REQUIRED ACTIONS -
1. From the passage about spotting shapes, list every object that someone matches to a shape, along with the shape it is matched to.
2. In the passage about spotting shapes, reproduce the text word for word from "I point. He" up to and including "help but look.".

EXCERPTED PASSAGE -
I am half listening as I pack up our water bottles and snacks for a trip into town. “Uh huh? Shapes?”
 
“Yes, shapes. Like that light is a circle.”
 
I see he is staring up at the ceiling. I pause. “Huh. You’re right. It is a circle.” I look around for a minute. “I see rectangles.”
 
“Where?”
 
I point. He smiles. “The laundry doors!”
 
“Can you find a diamond?” I heft our bags and remind him for the third time to put on his shoes. He looks around, sees the slats of the wine rack. “Diamonds!”
 
Soon, we are in the car and driving on the freeway. The dentist has squeezed me so we have no time to lose. Bug is drifting into a half-nap in the back seat. I whisper that the drive is long and that he should rest. He is almost under, but as soon as we exit into the business district, he rouses himself.
 
“It’s okay to sleep, kiddo. We still have a ways to go.”
 
“But I want to look around at everything,” he says. He is quiet for a minute. “I see rectangles and circles,” he says. “The stoplights. And that sign.”
 
Right now, I am trying to navigate traffic. Still, I can’t help but look.
 
“What about a crescent? I wonder if we can find any.”
 
“What’s a crescent again?”
 
“It’s that half moon shape, sort of like a C.”

DATA LISTING -
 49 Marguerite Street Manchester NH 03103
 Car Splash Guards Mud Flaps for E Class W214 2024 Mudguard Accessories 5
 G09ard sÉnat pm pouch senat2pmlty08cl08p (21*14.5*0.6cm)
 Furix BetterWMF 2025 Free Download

* * *

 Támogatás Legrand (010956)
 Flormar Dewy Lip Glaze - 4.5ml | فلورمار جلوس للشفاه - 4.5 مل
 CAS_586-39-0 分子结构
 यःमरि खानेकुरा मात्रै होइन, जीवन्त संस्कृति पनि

* * *

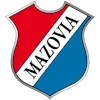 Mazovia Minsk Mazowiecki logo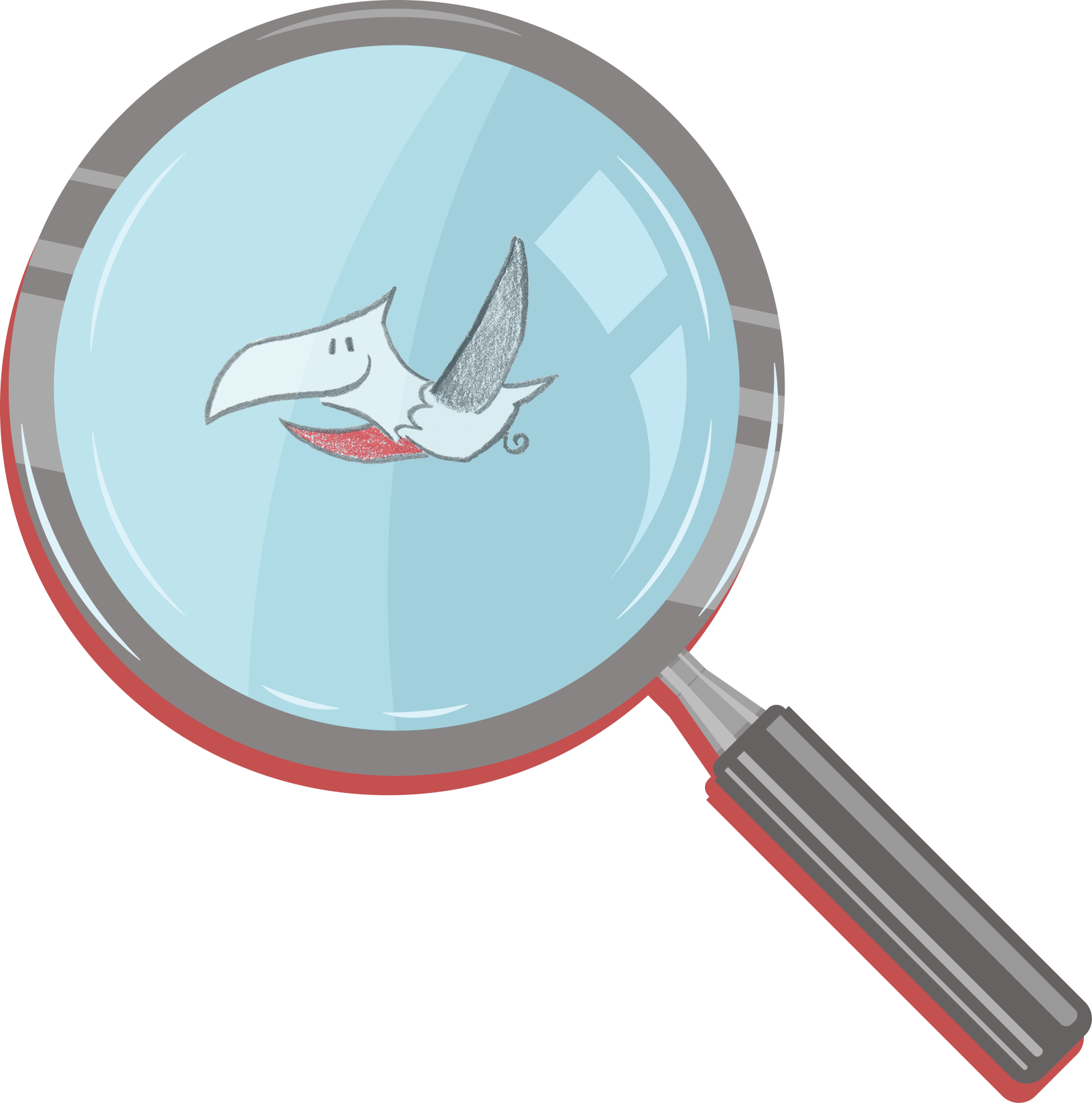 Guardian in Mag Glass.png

RESPONSES TO THE TASKS -
1.
- The light: a circle
- The laundry doors: rectangles
- The slats of the wine rack: diamonds
- The stoplights: rectangles and circles
- That sign: rectangles and circles

2.
I point. He smiles. “The laundry doors!”
 
“Can you find a diamond?” I heft our bags and remind him for the third time to put on his shoes. He looks around, sees the slats of the wine rack. “Diamonds!”
 
Soon, we are in the car and driving on the freeway. The dentist has squeezed me so we have no time to lose. Bug is drifting into a half-nap in the back seat. I whisper that the drive is long and that he should rest. He is almost under, but as soon as we exit into the business district, he rouses himself.
 
“It’s okay to sleep, kiddo. We still have a ways to go.”
 
“But I want to look around at everything,” he says. He is quiet for a minute. “I see rectangles and circles,” he says. “The stoplights. And that sign.”
 
Right now, I am trying to navigate traffic. Still, I can’t help but look.